JOB
Please copy the rows below word for word, beginning at the line containing "How large is" and continuing through the end of the rows.

EXERCISE MATERIALS
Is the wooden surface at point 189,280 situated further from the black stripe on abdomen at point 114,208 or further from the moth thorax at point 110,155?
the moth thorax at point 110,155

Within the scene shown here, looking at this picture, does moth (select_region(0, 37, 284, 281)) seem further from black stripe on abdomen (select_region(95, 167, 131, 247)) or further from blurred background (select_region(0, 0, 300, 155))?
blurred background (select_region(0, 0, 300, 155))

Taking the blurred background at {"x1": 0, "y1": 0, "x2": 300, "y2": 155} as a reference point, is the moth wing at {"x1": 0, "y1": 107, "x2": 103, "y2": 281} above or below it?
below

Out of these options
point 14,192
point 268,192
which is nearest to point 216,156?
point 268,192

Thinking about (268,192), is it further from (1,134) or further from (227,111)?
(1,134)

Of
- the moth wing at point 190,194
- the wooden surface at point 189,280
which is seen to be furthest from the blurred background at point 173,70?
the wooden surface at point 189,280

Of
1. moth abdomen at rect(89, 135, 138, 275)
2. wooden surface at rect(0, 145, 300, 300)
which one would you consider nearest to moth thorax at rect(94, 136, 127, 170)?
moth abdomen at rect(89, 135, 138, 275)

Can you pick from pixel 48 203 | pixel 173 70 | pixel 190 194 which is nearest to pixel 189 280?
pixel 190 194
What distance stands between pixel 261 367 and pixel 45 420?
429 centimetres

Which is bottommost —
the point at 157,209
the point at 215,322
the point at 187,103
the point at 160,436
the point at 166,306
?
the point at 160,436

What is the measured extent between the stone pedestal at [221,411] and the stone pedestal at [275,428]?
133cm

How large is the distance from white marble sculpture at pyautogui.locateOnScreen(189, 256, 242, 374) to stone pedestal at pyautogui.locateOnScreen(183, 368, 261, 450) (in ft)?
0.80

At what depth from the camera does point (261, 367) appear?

ANSWER
How large is the distance from white marble sculpture at pyautogui.locateOnScreen(189, 256, 242, 374) to stone pedestal at pyautogui.locateOnScreen(183, 368, 261, 450) (in ft)?
0.80

At what depth from the camera does point (261, 367) appear?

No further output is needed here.